━━━ Records for the exercise

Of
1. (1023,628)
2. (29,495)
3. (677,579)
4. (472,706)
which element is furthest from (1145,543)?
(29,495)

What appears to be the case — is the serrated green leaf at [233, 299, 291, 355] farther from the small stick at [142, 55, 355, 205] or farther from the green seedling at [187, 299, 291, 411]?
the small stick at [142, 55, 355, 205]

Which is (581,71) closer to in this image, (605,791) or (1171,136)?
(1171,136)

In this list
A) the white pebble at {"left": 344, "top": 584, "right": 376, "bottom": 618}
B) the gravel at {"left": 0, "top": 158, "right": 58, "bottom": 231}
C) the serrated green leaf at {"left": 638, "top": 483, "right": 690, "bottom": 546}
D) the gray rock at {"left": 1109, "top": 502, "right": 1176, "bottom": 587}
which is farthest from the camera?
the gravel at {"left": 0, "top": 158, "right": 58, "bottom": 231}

━━━━━━
━━━ Records for the exercise

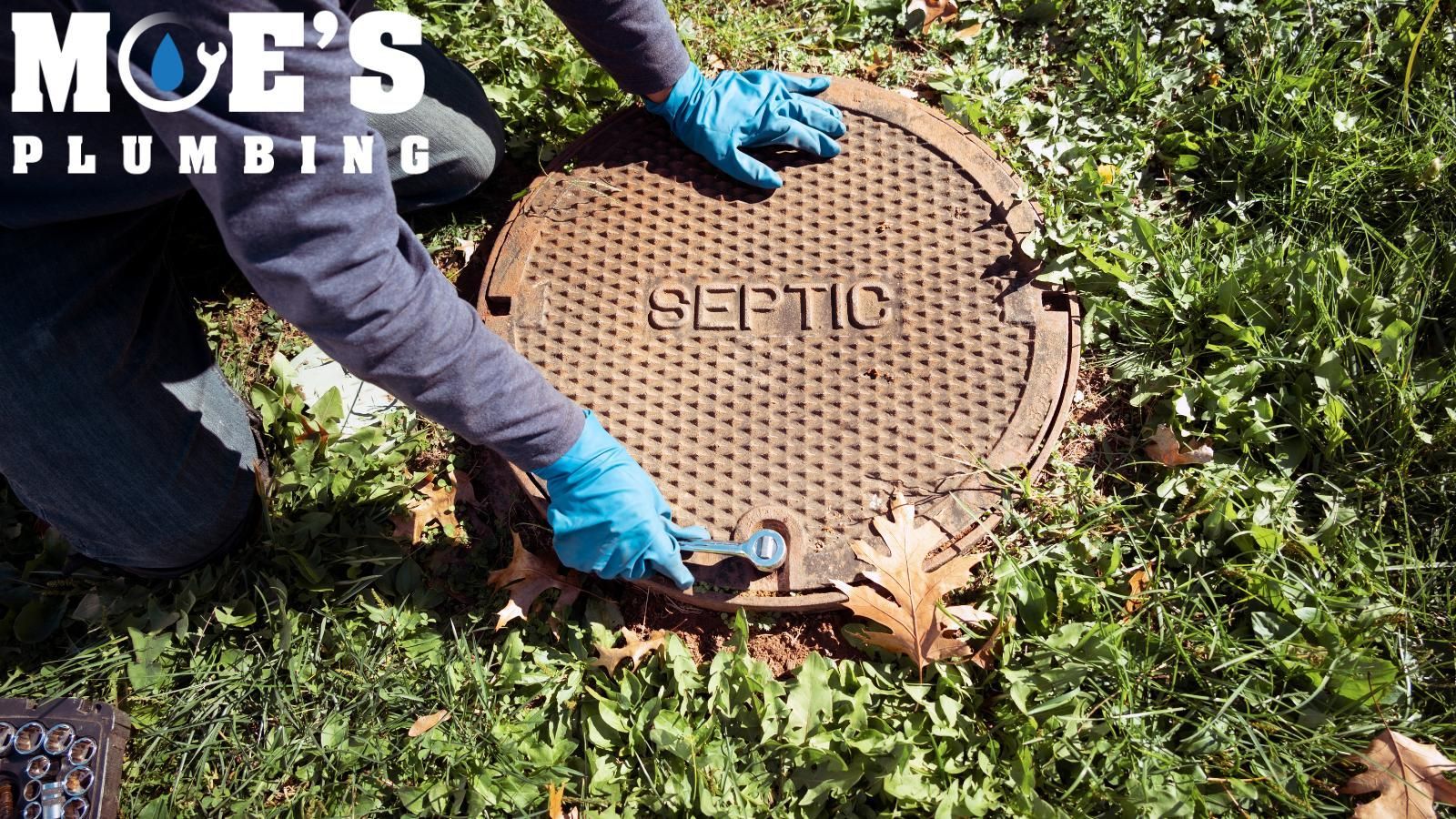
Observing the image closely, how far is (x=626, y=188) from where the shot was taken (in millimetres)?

━━━━━━

=== Stated goal ===
Tally the lines in the listing above that contain the word "leaf", and reply with the number alone.

=== Response ===
2